Presentation of the hypothesis
We propose that a cereal-based diet could be such an environmental factor. Through previous studies in archaeology and molecular evolution we conclude that humans and the human leptin system are not specifically adapted to a cereal-based diet, and that leptin resistance associated with diseases of affluence could be a sign of insufficient adaptation to such a diet. We further propose lectins as a cereal constituent with sufficient properties to cause leptin resistance, either through effects on metabolism central to the proper functions of the leptin system, and/or directly through binding to human leptin or human leptin receptor, thereby affecting the function.
Testing the hypothesis
Dietary interventions should compare effects of agrarian and non-agrarian diets on incidence of diseases of affluence, related risk factors and leptin resistance.

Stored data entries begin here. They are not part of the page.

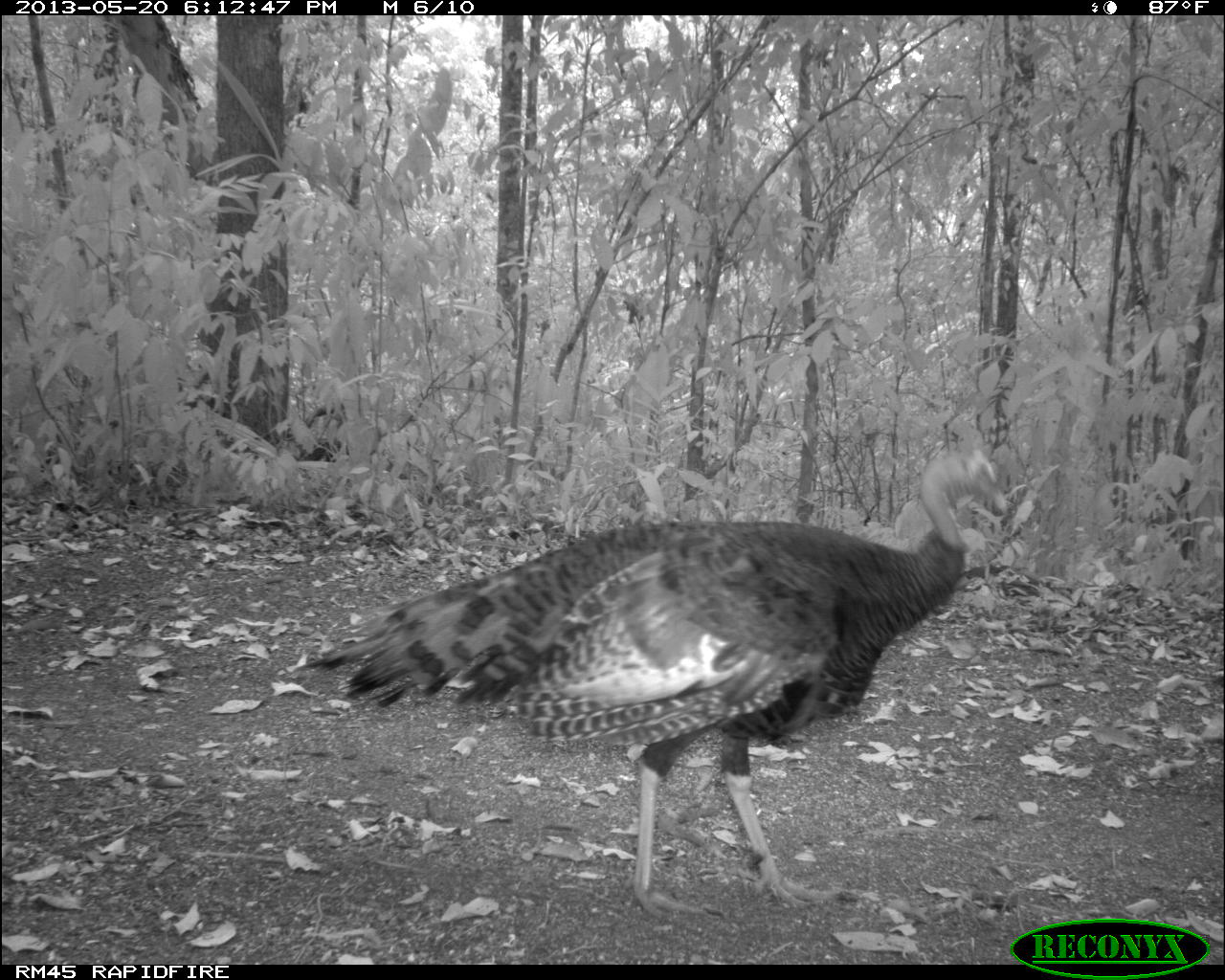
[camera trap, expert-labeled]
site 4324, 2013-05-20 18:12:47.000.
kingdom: Animalia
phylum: Chordata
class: Aves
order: Galliformes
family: Phasianidae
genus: Meleagris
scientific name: Meleagris ocellata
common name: ocellated turkey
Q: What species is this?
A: Meleagris ocellata (ocellated turkey).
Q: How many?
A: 1.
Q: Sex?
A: Female.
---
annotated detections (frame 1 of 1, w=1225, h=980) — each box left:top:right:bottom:
meleagris ocellata: 291:443:1006:925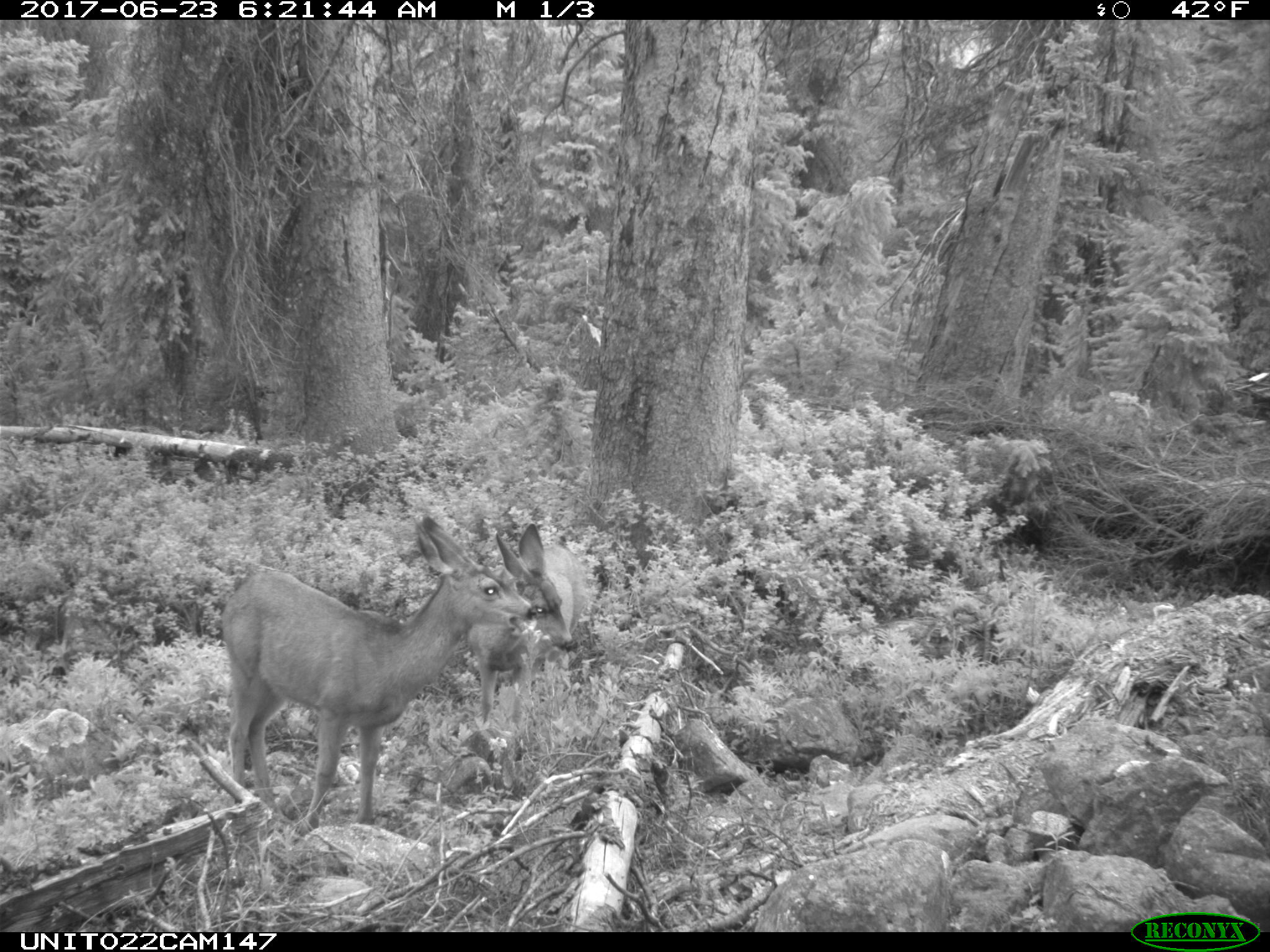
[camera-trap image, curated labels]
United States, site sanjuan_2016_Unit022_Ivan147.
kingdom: Animalia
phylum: Chordata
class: Mammalia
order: Artiodactyla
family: Cervidae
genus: Odocoileus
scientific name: Odocoileus hemionus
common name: mule deer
Odocoileus hemionus (mule deer).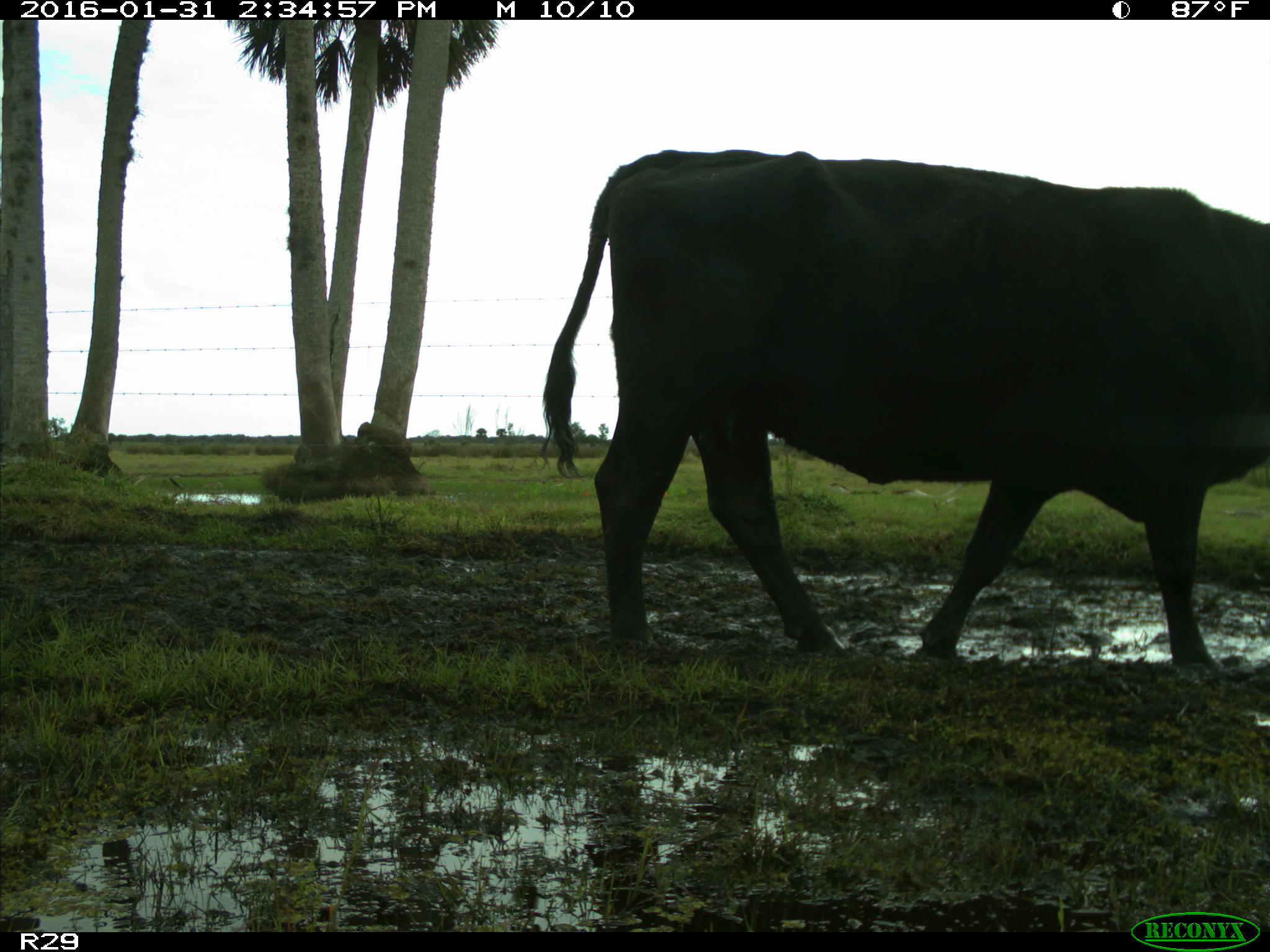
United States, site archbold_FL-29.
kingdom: Animalia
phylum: Chordata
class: Mammalia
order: Artiodactyla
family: Bovidae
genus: Bos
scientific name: Bos taurus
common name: domestic cow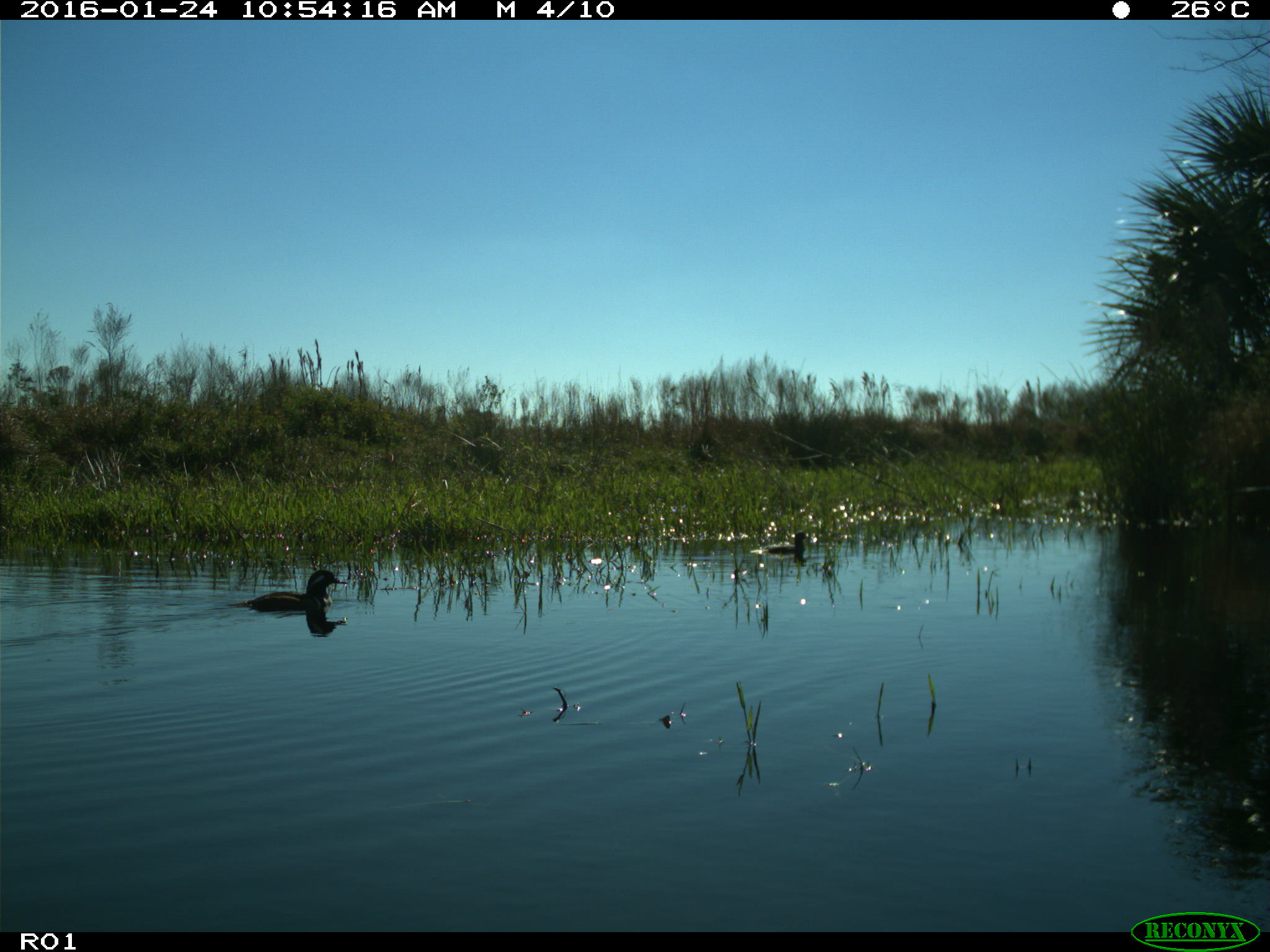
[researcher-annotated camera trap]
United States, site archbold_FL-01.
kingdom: Animalia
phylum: Chordata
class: Aves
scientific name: Aves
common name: birds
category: unidentified bird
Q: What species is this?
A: Unidentified bird (birds) (Aves).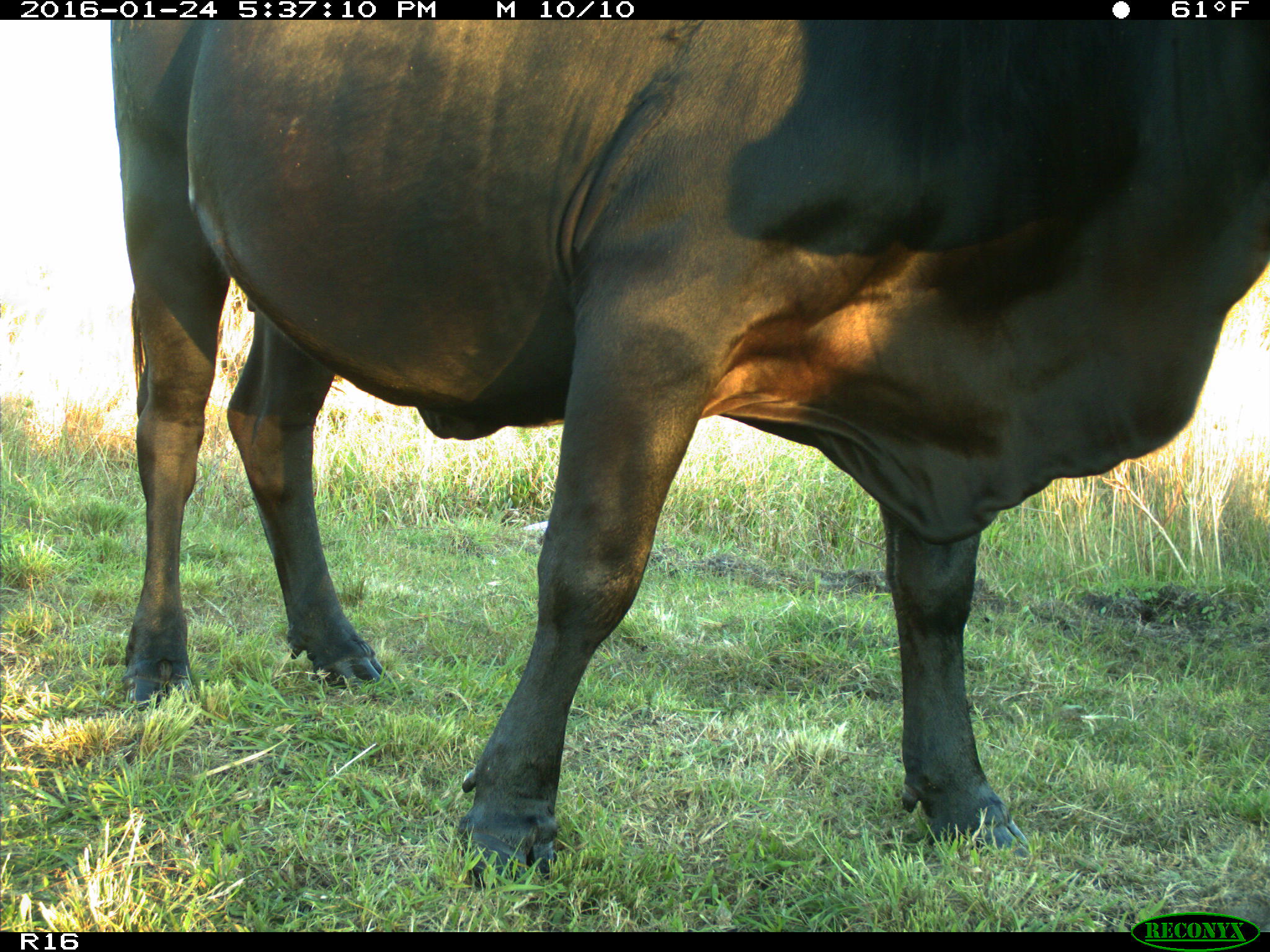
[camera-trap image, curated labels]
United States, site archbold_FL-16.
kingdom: Animalia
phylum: Chordata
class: Mammalia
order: Artiodactyla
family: Bovidae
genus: Bos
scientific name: Bos taurus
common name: domestic cow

A non-significant (p = 0.10) increase of cardiovascular mortality was noted in patients advised to eat more whole-grain cereals. Our lab conducted a study on 24 domestic pigs in which a cereal-free hunter-gatherer diet promoted significantly higher insulin sensitivity, lower diastolic blood pressure and lower C-reactive protein as compared to a cereal-based swine feed. Testing should also evaluate the effects of grass lectins on the leptin system in vivo by diet interventions, and in vitro in various leptin and leptin receptor models. Our group currently conducts such studies.
Implications of the hypothesis
If an agrarian diet initiates diseases of affluence it should be possible to identify the responsible constituents and modify or remove them so as to make an agrarian diet healthier.